I saw before that CUDA 10 included a much more lightweight BLAS library cuBLASLt, which suited me quite nicely, so I rewrote my code to use it instead of normal cuBLAS.
These are the sizes BLAS of libraries shipped with CUDA 10.2 & 11.1 for Linux:

$ ls -lh /usr/local/cuda-*/**/libcublas*
...
-rwxr-xr-x 1 root root  29M  6. Nov 17:48 cuda-10.2/lib64/libcublasLt.so.10.2.3.254
-rwxr-xr-x 1 root root  65M  6. Nov 17:48 cuda-10.2/lib64/libcublas.so.10.2.3.254
-rwxr-xr-x 1 root root 215M 14. Okt 21:34 cuda-11.1/lib64/libcublasLt.so.11.3.0.106
-rwxr-xr-x 1 root root 131M 14. Okt 21:34 cuda-11.1/lib64/libcublas.so.11.3.0.106
...

“Lightweight” cuBLASLt was quite a bit more compact before, but grew to almost 8x the size and is now much bigger than cuBLAS. I am very confused to say the least. Right now all I use it for is GEMM, so I find it hard to justify shipping 215 MB for one function.
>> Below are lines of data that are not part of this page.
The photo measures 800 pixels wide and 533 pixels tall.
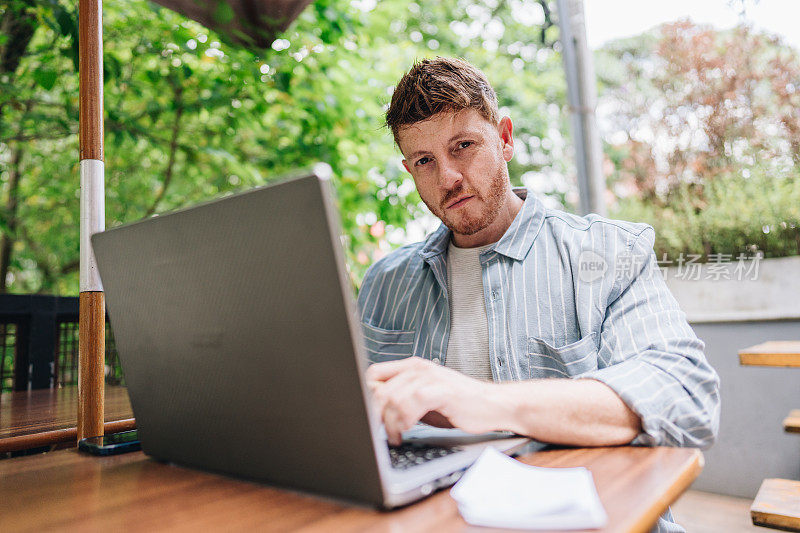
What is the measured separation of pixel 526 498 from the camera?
1.56 ft

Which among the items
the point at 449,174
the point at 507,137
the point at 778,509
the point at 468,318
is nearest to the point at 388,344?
the point at 468,318

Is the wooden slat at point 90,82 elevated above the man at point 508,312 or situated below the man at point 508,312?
above

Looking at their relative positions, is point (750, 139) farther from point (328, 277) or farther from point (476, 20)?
point (328, 277)

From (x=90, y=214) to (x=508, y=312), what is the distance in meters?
0.87

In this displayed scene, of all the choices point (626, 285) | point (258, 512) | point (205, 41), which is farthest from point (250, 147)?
point (258, 512)

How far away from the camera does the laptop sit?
1.55ft

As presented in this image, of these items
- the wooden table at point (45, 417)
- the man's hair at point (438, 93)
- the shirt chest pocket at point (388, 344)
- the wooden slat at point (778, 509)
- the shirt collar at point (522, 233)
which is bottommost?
the wooden slat at point (778, 509)

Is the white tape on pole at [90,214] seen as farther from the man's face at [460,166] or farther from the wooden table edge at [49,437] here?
the man's face at [460,166]

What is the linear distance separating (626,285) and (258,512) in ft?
2.55

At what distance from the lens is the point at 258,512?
53 cm

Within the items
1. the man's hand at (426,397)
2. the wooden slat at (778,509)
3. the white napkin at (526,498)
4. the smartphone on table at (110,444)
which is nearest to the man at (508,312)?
the man's hand at (426,397)

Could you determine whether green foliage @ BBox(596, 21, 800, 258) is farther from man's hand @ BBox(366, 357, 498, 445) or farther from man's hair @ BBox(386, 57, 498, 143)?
man's hand @ BBox(366, 357, 498, 445)

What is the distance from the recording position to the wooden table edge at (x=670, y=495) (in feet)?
1.50

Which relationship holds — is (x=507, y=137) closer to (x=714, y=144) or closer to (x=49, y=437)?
(x=49, y=437)
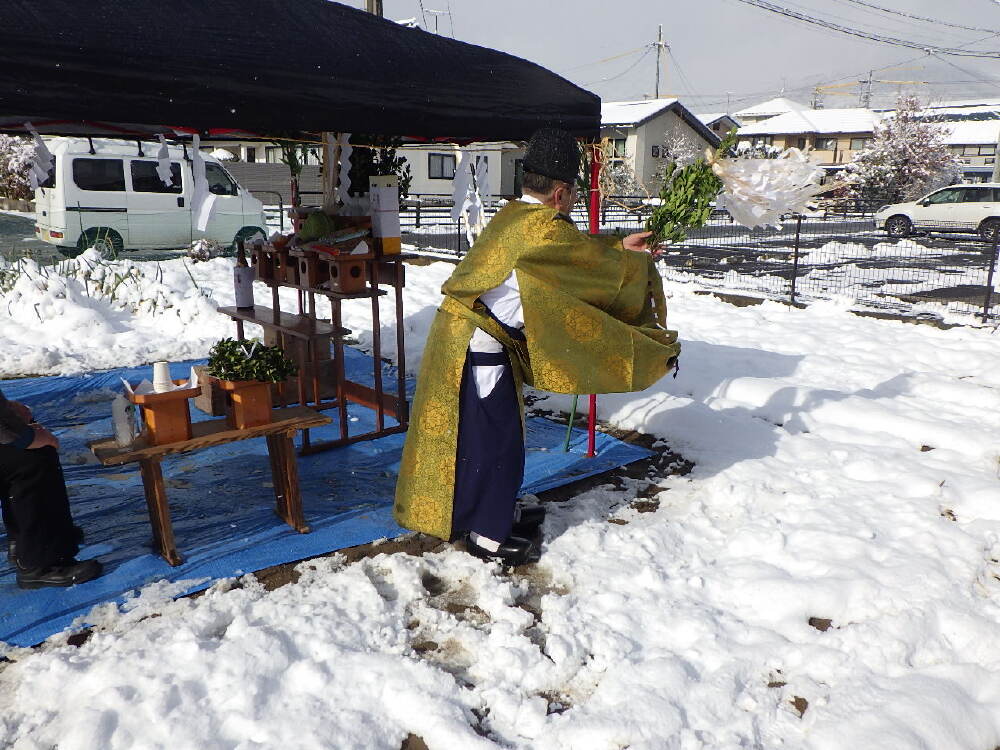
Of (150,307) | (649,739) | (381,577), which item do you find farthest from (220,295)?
(649,739)

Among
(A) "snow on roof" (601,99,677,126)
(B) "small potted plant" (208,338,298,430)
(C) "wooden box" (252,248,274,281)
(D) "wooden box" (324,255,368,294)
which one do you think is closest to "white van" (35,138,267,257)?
(C) "wooden box" (252,248,274,281)

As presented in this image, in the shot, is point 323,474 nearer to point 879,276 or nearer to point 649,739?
point 649,739

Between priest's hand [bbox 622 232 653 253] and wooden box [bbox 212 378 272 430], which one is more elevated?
priest's hand [bbox 622 232 653 253]

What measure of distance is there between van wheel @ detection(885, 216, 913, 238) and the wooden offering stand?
18382mm

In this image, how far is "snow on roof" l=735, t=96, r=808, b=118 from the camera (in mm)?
56000

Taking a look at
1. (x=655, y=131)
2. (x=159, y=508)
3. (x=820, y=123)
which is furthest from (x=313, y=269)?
(x=820, y=123)

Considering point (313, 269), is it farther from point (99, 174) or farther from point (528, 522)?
point (99, 174)

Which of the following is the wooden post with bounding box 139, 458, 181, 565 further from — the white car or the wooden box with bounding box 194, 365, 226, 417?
the white car

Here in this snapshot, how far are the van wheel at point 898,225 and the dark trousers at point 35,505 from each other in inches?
808

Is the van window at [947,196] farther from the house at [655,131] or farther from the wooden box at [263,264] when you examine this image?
the wooden box at [263,264]

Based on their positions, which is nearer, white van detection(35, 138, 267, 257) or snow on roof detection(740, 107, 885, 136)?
white van detection(35, 138, 267, 257)

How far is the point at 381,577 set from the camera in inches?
124

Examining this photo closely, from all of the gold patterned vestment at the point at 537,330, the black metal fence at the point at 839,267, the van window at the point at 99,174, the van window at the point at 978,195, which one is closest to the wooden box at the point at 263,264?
the gold patterned vestment at the point at 537,330

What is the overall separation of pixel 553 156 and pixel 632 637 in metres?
1.80
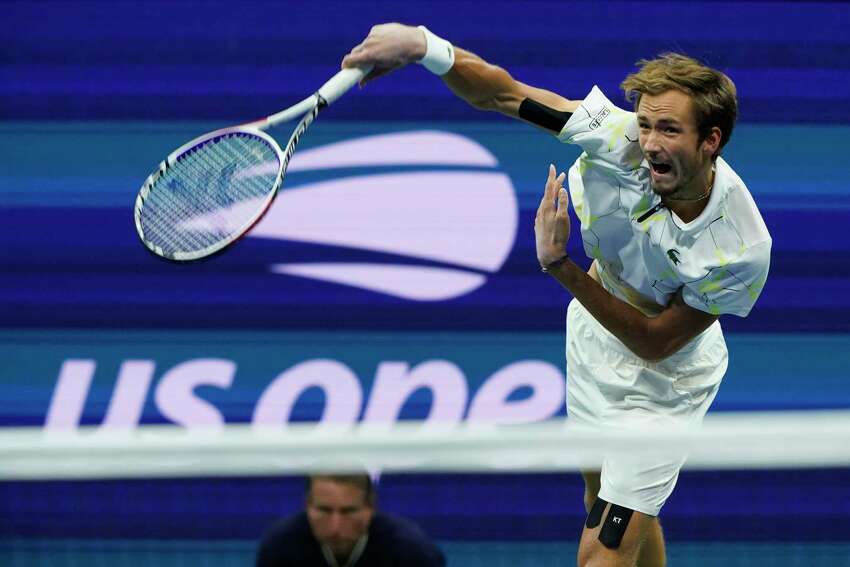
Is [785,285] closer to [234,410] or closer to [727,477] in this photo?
[727,477]

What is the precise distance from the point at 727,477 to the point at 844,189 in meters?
0.98

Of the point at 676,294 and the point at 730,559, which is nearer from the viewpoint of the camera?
the point at 676,294

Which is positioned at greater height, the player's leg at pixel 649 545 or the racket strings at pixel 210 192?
the racket strings at pixel 210 192

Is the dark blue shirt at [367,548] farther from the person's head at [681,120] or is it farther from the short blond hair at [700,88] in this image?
the short blond hair at [700,88]

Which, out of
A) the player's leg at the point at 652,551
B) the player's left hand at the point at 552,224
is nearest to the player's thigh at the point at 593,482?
the player's leg at the point at 652,551

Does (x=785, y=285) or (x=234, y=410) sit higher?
(x=785, y=285)

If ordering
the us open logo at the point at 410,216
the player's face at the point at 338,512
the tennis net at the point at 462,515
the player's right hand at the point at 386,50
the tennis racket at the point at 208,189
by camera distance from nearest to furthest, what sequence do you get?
1. the player's face at the point at 338,512
2. the player's right hand at the point at 386,50
3. the tennis racket at the point at 208,189
4. the tennis net at the point at 462,515
5. the us open logo at the point at 410,216

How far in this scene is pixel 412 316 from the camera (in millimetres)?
4406

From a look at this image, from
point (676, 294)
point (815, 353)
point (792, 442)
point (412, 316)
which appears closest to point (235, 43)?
point (412, 316)

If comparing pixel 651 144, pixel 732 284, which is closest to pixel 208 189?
pixel 651 144

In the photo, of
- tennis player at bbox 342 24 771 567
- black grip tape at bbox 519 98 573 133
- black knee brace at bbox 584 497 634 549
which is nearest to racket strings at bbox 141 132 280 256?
tennis player at bbox 342 24 771 567

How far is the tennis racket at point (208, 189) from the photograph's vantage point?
129 inches

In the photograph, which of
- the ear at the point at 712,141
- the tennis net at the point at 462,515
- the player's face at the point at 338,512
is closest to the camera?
the player's face at the point at 338,512

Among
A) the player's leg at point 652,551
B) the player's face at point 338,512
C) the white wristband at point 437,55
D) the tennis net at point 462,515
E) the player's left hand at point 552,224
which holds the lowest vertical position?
the tennis net at point 462,515
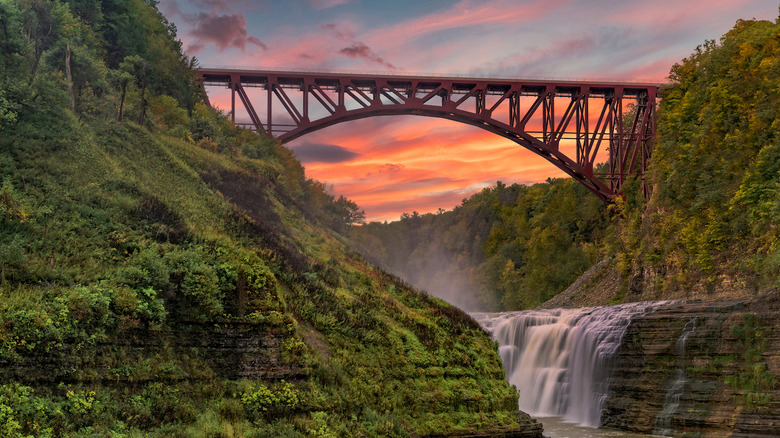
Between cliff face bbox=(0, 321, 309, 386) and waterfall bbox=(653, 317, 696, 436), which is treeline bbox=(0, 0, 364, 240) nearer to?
cliff face bbox=(0, 321, 309, 386)

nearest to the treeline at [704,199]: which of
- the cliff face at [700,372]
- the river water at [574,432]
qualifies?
the cliff face at [700,372]

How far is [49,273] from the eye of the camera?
575 inches

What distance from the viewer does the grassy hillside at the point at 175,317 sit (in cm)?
1333

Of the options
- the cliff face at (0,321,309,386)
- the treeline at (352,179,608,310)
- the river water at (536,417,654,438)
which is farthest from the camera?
the treeline at (352,179,608,310)

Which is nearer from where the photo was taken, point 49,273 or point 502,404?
point 49,273

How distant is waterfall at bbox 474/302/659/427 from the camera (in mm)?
32531

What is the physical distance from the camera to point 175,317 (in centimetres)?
1550

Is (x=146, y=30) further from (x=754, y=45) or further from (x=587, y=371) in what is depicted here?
(x=754, y=45)

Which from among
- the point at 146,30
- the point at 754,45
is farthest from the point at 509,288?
the point at 146,30

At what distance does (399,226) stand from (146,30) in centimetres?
14044

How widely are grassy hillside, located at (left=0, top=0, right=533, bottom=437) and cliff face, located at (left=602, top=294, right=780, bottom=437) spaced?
1021cm

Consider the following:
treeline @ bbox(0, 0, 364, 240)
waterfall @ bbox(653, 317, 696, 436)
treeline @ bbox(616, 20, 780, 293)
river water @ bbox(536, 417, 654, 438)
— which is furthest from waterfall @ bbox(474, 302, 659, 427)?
treeline @ bbox(0, 0, 364, 240)

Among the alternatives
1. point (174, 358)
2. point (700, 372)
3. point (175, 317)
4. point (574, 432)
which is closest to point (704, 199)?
point (700, 372)

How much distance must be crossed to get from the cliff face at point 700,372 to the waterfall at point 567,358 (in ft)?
2.95
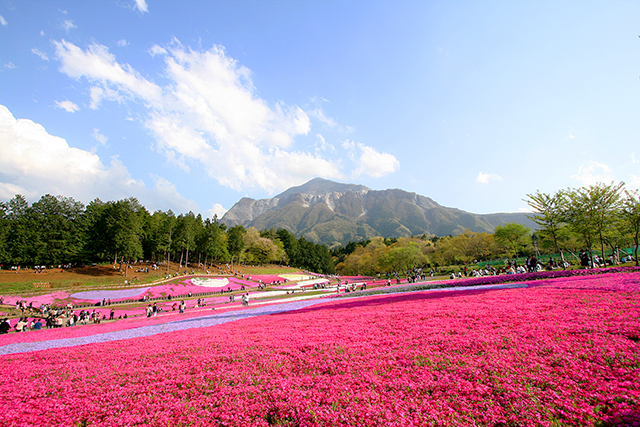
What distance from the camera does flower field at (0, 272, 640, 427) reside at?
4.83m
Is there a chance that this will be fixed in the future, and if not are there any (open source) recommendations for truly lightweight options?

Replaced cuBLASLt with a simple CUTLASS device function. Was surprisingly even simpler than either cuBLAS or cuBLASLt API. The increase in binary size is negligible and performance wasn’t critical anyway.